So, pretty much the first thing I did when the Windows 10 Anniversary Edition was installed onto my primary development machine was to installer the Windows Container Service and Docker on it.

I used the Windows Containers on Windows 10 Quick start guide to perform the installation. This is the same method I’d been using on my secondary development machine (running Insider Preview builds) since it was first available in build 14372.

Note: The Windows Containers on Windows 10 Quick Start guide doesn’t mention the Anniversary Edition specifically, but the method still works.

Unfortunately though, this time it didn’t work. When I attempted to start the Docker Service I received the error:

start-service : Failed to start service 'Docker Engine (docker)'.
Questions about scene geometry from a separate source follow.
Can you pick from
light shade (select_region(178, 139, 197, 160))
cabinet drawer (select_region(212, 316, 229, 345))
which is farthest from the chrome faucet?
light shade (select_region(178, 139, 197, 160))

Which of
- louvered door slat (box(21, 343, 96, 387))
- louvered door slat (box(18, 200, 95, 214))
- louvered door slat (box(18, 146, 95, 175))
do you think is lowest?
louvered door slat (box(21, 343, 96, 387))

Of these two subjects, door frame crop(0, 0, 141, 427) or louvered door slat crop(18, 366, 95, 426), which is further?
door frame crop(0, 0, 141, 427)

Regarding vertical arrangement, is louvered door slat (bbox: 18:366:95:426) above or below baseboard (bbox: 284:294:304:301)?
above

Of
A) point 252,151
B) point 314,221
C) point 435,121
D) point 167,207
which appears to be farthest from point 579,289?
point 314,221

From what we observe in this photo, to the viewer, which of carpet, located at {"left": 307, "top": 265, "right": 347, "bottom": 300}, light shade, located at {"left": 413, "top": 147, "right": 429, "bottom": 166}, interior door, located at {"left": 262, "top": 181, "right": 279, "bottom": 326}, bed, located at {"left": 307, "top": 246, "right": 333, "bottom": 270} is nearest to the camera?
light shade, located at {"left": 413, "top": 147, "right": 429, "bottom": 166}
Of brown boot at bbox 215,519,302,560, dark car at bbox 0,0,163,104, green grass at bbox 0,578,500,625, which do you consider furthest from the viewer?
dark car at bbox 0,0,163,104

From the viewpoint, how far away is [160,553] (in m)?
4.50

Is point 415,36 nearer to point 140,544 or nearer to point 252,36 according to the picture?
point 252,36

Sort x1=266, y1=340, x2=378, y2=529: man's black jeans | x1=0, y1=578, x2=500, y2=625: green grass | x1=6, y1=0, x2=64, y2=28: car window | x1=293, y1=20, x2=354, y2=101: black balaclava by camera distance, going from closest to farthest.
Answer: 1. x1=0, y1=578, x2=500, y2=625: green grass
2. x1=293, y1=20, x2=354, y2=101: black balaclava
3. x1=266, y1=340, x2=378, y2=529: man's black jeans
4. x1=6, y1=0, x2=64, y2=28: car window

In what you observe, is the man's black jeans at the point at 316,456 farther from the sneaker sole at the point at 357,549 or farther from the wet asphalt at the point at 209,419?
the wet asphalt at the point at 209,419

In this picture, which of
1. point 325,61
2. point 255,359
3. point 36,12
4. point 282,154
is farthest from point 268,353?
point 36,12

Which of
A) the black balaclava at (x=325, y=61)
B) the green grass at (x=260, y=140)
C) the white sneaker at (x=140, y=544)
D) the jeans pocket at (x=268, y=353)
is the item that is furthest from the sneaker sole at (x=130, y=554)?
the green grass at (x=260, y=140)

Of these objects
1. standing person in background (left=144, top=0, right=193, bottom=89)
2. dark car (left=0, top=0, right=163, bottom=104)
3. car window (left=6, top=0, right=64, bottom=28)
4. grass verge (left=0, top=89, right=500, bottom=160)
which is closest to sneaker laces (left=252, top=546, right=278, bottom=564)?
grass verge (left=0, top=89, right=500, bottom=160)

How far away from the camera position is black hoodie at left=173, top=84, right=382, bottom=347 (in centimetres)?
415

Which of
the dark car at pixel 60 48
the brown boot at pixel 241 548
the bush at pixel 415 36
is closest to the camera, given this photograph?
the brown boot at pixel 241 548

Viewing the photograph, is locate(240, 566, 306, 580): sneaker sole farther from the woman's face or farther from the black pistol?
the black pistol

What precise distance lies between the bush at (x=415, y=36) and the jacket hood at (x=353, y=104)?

ss_docker_startserviceerror

So, after a bit of digging around I found the following error in the Windows Event Log in the Application logs:

ss_docker_startserviceerror_eventlog

Basically what this was telling me was that the Docker Daemon couldn’t create the new virtual network adapter that it needed – because it already existed. So a quick run of Get-NetAdapter and I found that the docker adapter “vEthernet (HNS Internal)” already existed:

ss_docker_startserviceerror_eventlog

So what I needed to do was uninstall this adapter so that the Docker Service could recreate it. I’m not actually aware of a command line method of doing (except for using DevCon) so I had to resort to using Device Manager:

ss_docker_startservice_uninstalldevice

You’ll need to use the output of the Get-NetAdapter to find he right adapter uninstall. Once it has been uninstalled you should be able to start the service again:

ss_docker_startservice_dockerstarts

This time the service should start successfully. A quick call to docker ps shows that the container service is indeed working. So now I can get onto the process pulling down the base container images.

Hopefully if anyone else runs into this problem in Windows 10 AE this will help them resolve it.